(Image-linked spatial questions)

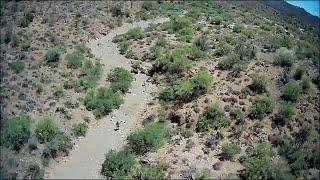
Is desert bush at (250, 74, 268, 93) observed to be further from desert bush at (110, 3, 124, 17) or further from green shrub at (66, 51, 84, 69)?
desert bush at (110, 3, 124, 17)

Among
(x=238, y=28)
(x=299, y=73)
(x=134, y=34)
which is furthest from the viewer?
(x=134, y=34)

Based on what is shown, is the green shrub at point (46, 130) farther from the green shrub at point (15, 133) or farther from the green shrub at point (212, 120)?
the green shrub at point (212, 120)

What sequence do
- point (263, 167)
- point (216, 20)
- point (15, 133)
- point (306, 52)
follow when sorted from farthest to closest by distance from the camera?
1. point (216, 20)
2. point (306, 52)
3. point (15, 133)
4. point (263, 167)

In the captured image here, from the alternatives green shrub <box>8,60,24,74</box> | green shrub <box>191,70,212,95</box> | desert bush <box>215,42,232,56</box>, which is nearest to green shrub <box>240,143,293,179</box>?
green shrub <box>191,70,212,95</box>

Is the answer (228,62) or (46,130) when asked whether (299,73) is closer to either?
(228,62)

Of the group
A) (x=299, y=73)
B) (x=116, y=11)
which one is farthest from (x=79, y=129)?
(x=116, y=11)

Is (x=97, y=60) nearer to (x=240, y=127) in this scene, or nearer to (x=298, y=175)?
(x=240, y=127)

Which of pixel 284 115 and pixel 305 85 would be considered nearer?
pixel 284 115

▶ Brief: From the line containing "Which of pixel" through the end of the records, change "nearer" to "closer" and reproduce those lines with nothing else altered.

▶ Result of this exercise:
Which of pixel 284 115 and pixel 305 85 would be considered closer?
pixel 284 115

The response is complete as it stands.